Connect with us
Örnek Resim Örnek Resim

Kıbrıs

Meclis Genel Kurulu devam ediyor

Published

on

Cumhuriyetçi Türk Partisi (CTP) Genel Başkanı, Milletvekili Tufan Erhürman, Türkiye ile KKTC arasında Mart ayında imzalanan protokolün Meclis’in bilgisine 13 Haziran’da gelmesini eleştirdi.

Tufan Erhürman, Cumhuriyet Meclisi Genel Kurulu’nda 62. maadde tahtında yaptığı konuşmada, Cumhurbaşkanlığı’nda dün Türkiye Cumhuriyeti Cumhurbaşkanı Recep Tayyip Erdoğan ile Cumhurbaşkanı Ersin Tatar’ın yaptığı ortak basın toplantısında yaşananlara değinerek, bir gazetecinin Cumhurbaşkanlığı’ndan çıkarılmasını eleştirdi.

Erhürman, ülkede yılladır pek çok yayın organında gazetecilik yapan bir gazetecinin akreditasyon yapması ve Cumhurbaşkanlığına girmesine rağmen “düşman muamelesine maruz bırakılarak çıkarılmış olmasının memleketi yöneten zihniyetin vardığı son noktalardan biri olduğunu” söyledi.
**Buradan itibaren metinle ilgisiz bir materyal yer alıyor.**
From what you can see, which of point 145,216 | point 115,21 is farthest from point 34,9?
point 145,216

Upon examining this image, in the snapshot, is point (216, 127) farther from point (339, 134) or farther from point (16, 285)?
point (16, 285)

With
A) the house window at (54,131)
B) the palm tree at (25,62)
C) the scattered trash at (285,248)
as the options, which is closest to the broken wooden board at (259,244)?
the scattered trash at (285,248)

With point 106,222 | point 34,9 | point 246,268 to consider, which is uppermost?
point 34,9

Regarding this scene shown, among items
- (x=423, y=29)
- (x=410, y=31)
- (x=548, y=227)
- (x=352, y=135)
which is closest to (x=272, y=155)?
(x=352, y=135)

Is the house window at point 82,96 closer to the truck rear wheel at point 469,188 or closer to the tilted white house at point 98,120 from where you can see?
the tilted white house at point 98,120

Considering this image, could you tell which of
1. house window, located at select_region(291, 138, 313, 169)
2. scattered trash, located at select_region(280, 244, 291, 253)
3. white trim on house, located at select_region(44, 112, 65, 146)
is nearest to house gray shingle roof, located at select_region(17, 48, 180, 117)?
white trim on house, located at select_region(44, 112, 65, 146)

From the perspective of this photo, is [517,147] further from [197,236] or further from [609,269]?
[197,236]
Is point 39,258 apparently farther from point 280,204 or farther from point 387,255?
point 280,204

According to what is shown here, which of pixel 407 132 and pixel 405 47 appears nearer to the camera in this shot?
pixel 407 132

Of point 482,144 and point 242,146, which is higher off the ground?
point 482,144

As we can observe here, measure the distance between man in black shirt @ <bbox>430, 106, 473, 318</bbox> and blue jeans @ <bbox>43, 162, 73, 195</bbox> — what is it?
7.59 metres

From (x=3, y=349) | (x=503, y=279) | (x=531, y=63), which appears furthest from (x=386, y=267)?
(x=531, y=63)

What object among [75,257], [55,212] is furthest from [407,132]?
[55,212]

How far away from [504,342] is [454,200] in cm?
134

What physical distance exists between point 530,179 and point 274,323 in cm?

Erhürman, ötekileştirmenin bu kez de bir gazeteciye uygulandığını savunarak, bunun nereye varacağını sordu.

Tufan Erhürman, bir süre önce Cumhurbaşkanlığında görevlendirilen söz konusu gazetecinin neden aniden Cumhurbaşkanlığından çıkarılması gerektiğini sordu.

İnsanları ötekileştirerek, bölerek yönetmeye çalışan bir zihniyet olduğunu savunan Erhürman, “Bu halkı bölmeye düşman etmeye gücünüz yetmez” diye konuştu.

Başbakan Ünal Üstel’in seçime yönelik bazı açıklamalarını da eleştiren Erhürman, devleti yönetenlerin istikrar kelimesini kullanmaması gerektiğini söyledi.

Türkiye ile KKTC arasında imzalanan protokol metnine değinen Erhürman, Mart ayında imzalanan metnin Meclis’in bilgisine 13 Haziran’da geldiğine işaret etti.

Protokolde, Haziran 2023’ün son tarih olarak verildiğini maddeler bulunduğunu söyleyen Erhürman, TL’deki değer kayıplarına yönelik hiçbir önlemin protokolde yer almadığını kaydetti. Erhürman, protokolde, bazı yasalardaki suç ve cezalarla ilgili düzenlemelerin yeniden düzenlenmesini içeren maddeler yer aldığını savunarak eleştirilerde bulundu.

Erhürman, toplu iş sözleşme akdinin güdükleştirilmeye çalışılmasının Anayasa’ya da aykırı olduğuna işaret ederek, toplu iş sözleşmelerine ilişkin maddenin uygulanamayacağını ve bu yapılmaya çalışılırsa Anayasa Mahkemesi’ne gidileceğini belirtti.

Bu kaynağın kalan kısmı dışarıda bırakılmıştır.